Hussain Ali Yossra, Chinnaperumal Seelammal, Marappan Raja, Raju Sekar Kidambi, Sadiq Ahmed T, Farhan Alaa K, Srinivasan Palanivel
Department of Computer Sciences, University of Technology, Baghdad 10066, Iraq.
Department of Computer Science and Engineering, Solamalai College of Engineering, Madurai 625020, India.
Bioengineering (Basel). 2023 Jan 20;10(2):138. doi: 10.3390/bioengineering10020138.
The Internet of Things (IoT) has been influential in predicting major diseases in current practice. The deep learning (DL) technique is vital in monitoring and controlling the functioning of the healthcare system and ensuring an effective decision-making process. In this study, we aimed to develop a framework implementing the IoT and DL to identify lung cancer. The accurate and efficient prediction of disease is a challenging task. The proposed model deploys a DL process with a multi-layered non-local Bayes (NL Bayes) model to manage the process of early diagnosis. The Internet of Medical Things (IoMT) could be useful in determining factors that could enable the effective sorting of quality values through the use of sensors and image processing techniques. We studied the proposed model by analyzing its results with regard to specific attributes such as accuracy, quality, and system process efficiency. In this study, we aimed to overcome problems in the existing process through the practical results of a computational comparison process. The proposed model provided a low error rate (2%, 5%) and an increase in the number of instance values. The experimental results led us to conclude that the proposed model can make predictions based on images with high sensitivity and better precision values compared to other specific results. The proposed model achieved the expected accuracy (81%, 95%), the expected specificity (80%, 98%), and the expected sensitivity (80%, 99%). This model is adequate for real-time health monitoring systems in the prediction of lung cancer and can enable effective decision-making with the use of DL techniques.

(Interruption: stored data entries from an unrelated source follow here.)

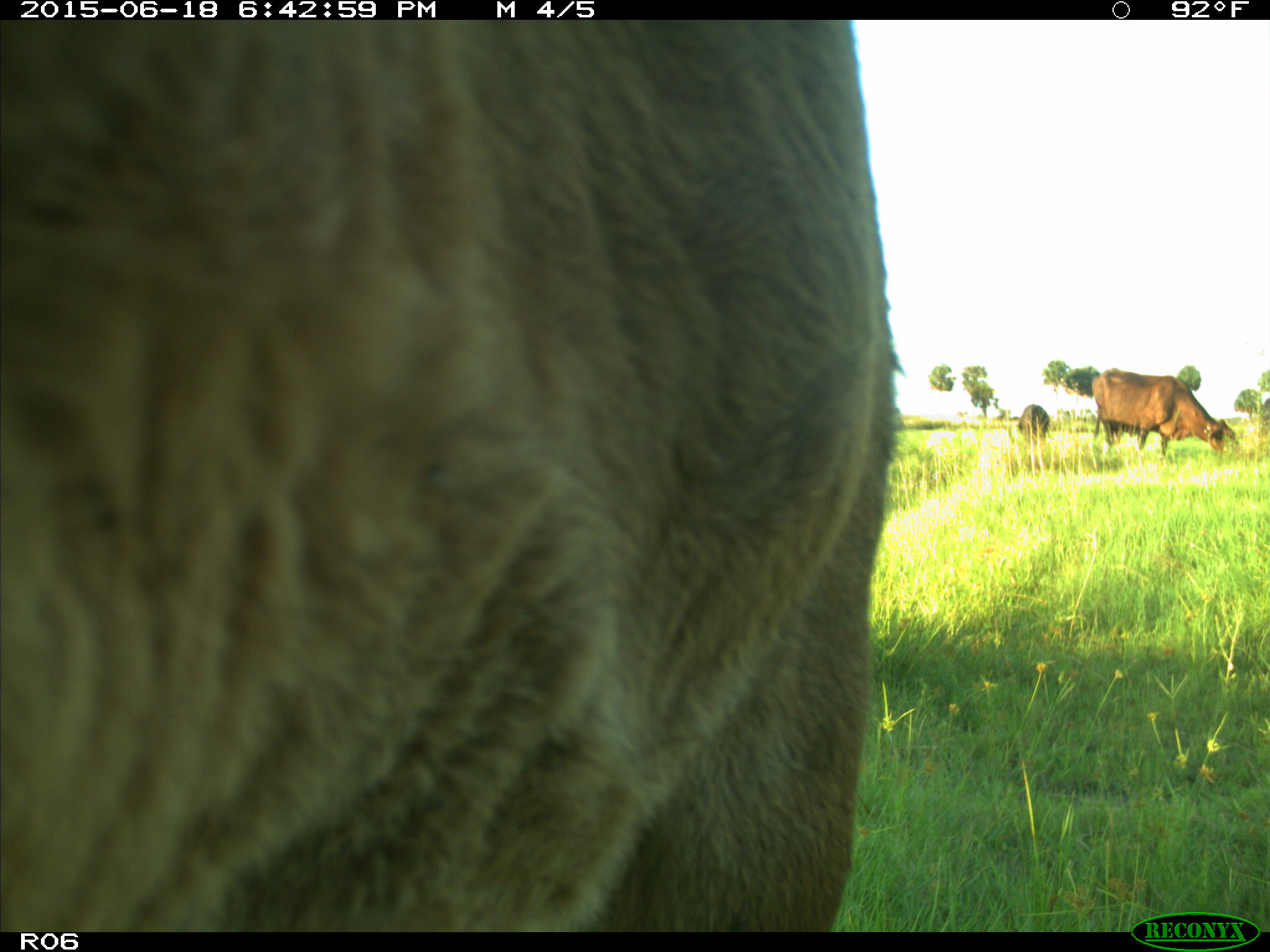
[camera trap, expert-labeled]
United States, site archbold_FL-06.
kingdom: Animalia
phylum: Chordata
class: Mammalia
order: Artiodactyla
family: Bovidae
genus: Bos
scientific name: Bos taurus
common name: domestic cow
Bos taurus (domestic cow).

物联网(IoT)在当前实践中对重大疾病的预测具有重要影响。深度学习(DL)技术对于监测和控制医疗系统的运行以及确保有效的决策过程至关重要。在本研究中,我们旨在开发一个实施物联网和深度学习的框架来识别肺癌。疾病的准确高效预测是一项具有挑战性的任务。所提出的模型采用带有多层非局部贝叶斯(NL Bayes)模型的深度学习过程来管理早期诊断过程。医疗物联网(IoMT)通过使用传感器和图像处理技术,在确定能够有效分类质量值的因素方面可能会很有用。我们通过分析所提出模型在准确性、质量和系统过程效率等特定属性方面的结果来研究该模型。在本研究中,我们旨在通过计算比较过程的实际结果来克服现有过程中的问题。所提出的模型提供了较低的错误率(2%,5%)以及实例值数量的增加。实验结果使我们得出结论,与其他特定结果相比,所提出的模型能够基于具有高灵敏度和更好精度值的图像进行预测。所提出的模型达到了预期的准确率(81%,95%)、预期的特异性(80%,98%)和预期的灵敏度(80%,99%)。该模型适用于肺癌预测的实时健康监测系统,并且能够通过使用深度学习技术实现有效的决策。